# So... This guys brings me home but doesn't know what I am??



## TheFishGuy (Apr 21, 2005)

Can you please tell him what I am?










Thank you!


----------



## TheFishGuy (Apr 21, 2005)

Ok, I'm not quite sure how a fish in one of my tanks got up here to post, but he's right, I don't know what he is...


----------



## dwarfpike (Jan 22, 2008)

Okay, unless they are westies ... I know squat about the other Cichlasoma from africa ... 

but it looks like a _Neolamprologus buescheri_ to me ...

PS - To everyone not *TFG* ... I know they aren't Cichlasoma ... running joke.


----------



## 24Tropheus (Jun 21, 2006)

Neolamprologus bifasciatus I think but could be wrong. :wink:


----------



## dwarfpike (Jan 22, 2008)

Ooooh good one *24Thropheus*, I think I want to change my answer.


----------



## Fogelhund (Dec 3, 2002)

How big is it?

Alto x Chalinochromis or Julidochromis?


----------



## TheFishGuy (Apr 21, 2005)

It's about 3 1/2 inches.... i could put my wife on getting more or better pictures if you need them.

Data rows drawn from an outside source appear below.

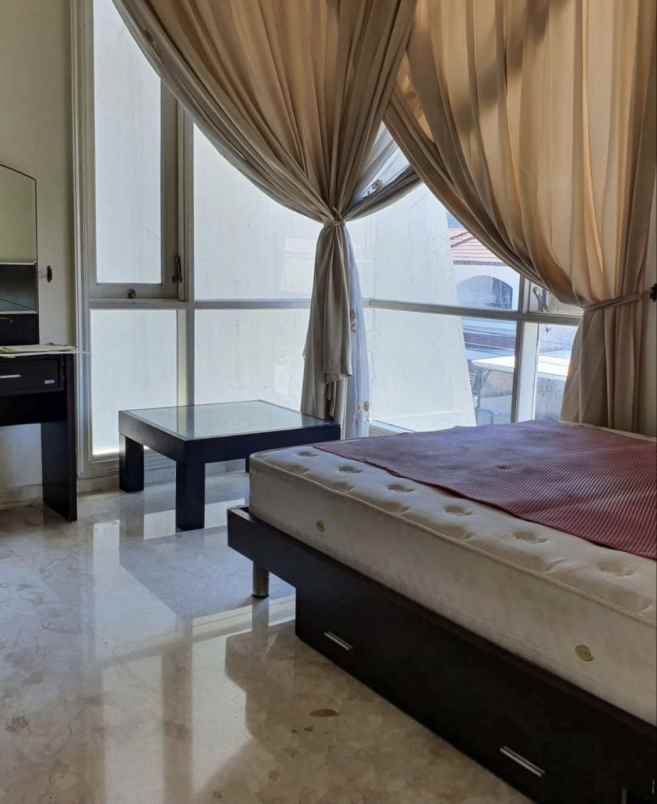 dijual rumah manyar kertoadi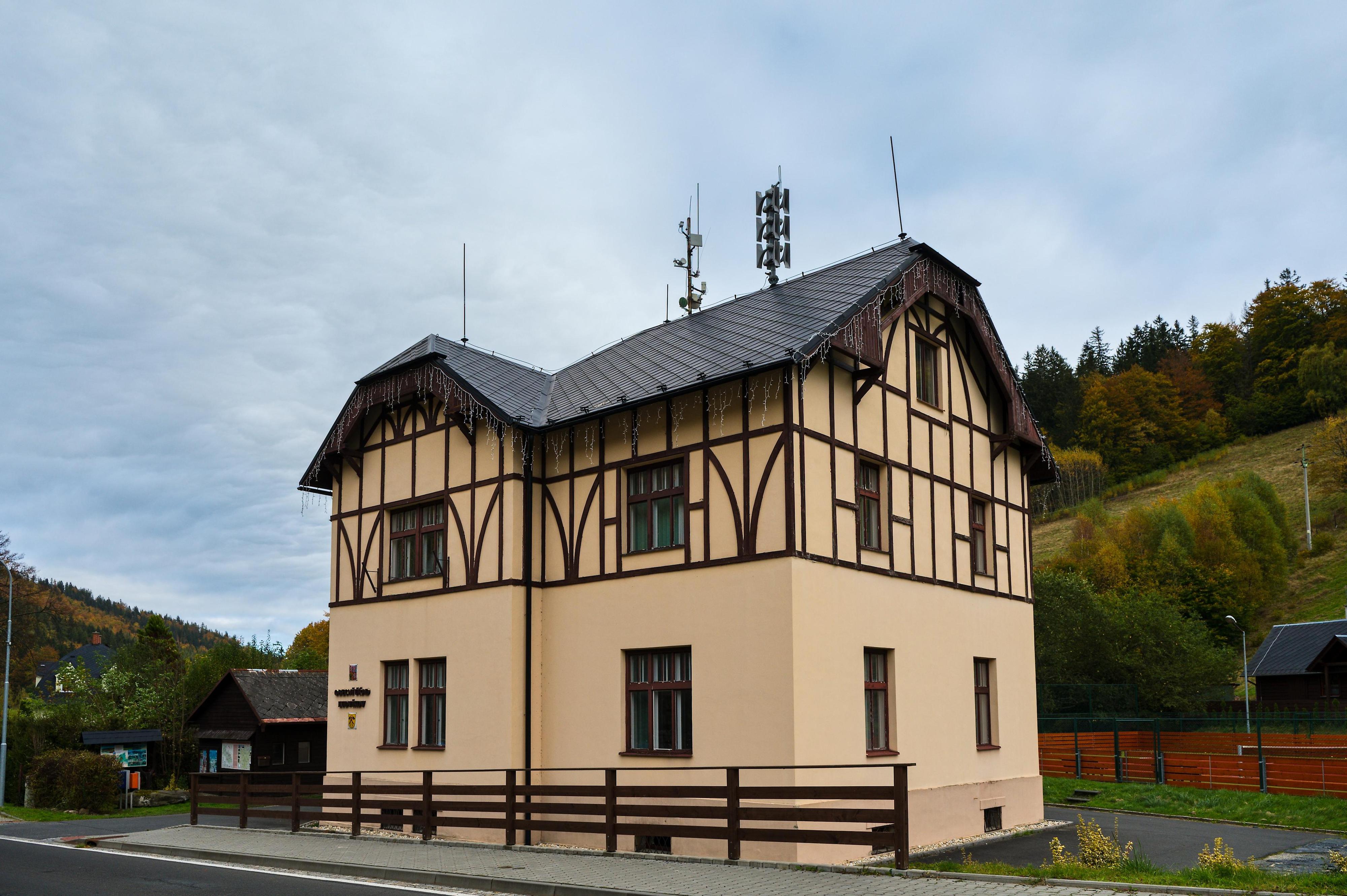 Ludvíkov - obecní úřad foto 5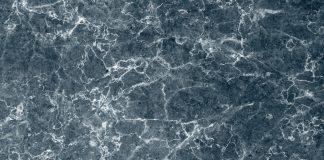 Arredi bagno con polvere di marmo: i vantaggi e le caratteristiche del marmo sintetico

I thought that picture was pretty good.....


----------



## Darkside (Feb 6, 2008)

Fogelhund said:


> How big is it?
> 
> Alto x Chalinochromis or Julidochromis?


I think so too.


----------



## 24Tropheus (Jun 21, 2006)

Why do you guys think hybrid?
Looks very similar to this fish to me.
http://images.google.com/imgres?imgurl= ... n%26sa%3DN


----------



## Fogelhund (Dec 3, 2002)

24Tropheus said:


> Why do you guys think hybrid?
> Looks very similar to this fish to me.
> http://images.google.com/imgres?imgurl= ... n%26sa%3DN


eye colour different, has an Alto jaw and jaw colouration.... different shaped jaw, barring isn't right.


----------



## 24Tropheus (Jun 21, 2006)

Yep maybe it does not fit. There is a Tang oddity that has mouth a bit like that other than the Altos but maybe not usually the stripes I think. Neolamprologus prochilus, I guess it could not be some sort of variant of that?


----------



## TheFishGuy (Apr 21, 2005)

Well, he was a rescue so it's no big deal... Bummer he could be a hybrid though. Are you sure you don't need more pictures?


----------



## 24Tropheus (Jun 21, 2006)

More pics might help on the mouth shape. :thumb:
Though I have not seen a Alto hybrid so I would still not be able to ID one.


----------



## TheFishGuy (Apr 21, 2005)

I don't think it's a hybrid... Just a gut feeling...


----------



## Darkside (Feb 6, 2008)

Its the shape of the fins that make me think of a hybrid, also the scales appear to have a different pattern. I think that N. bifasciatus shares more traits in common with Telmatochromis rather than Altolamproogus, especially the facial features and dentition. This fish appears to have some of the features common among Altos.


----------



## TheFishGuy (Apr 21, 2005)

Alright, I'll put ma on getting more pictures for clarity


----------



## becadavies (Apr 2, 2007)

Lepidiolamprologus nkambae?


----------



## Darkside (Feb 6, 2008)

becadavies said:


> Lepidiolamprologus nkambae?


Certainly not.


----------



## Bootz0913 (Aug 19, 2009)

i think it has some Chalinochromis popelini in it somewhere down the line. Could be wrong though.


----------



## Electrophyste (Aug 5, 2009)

Neolamprologus longicaudatus??? mabee??


----------



## TheFishGuy (Apr 21, 2005)

Huh... I forgot about this thread :lol:


----------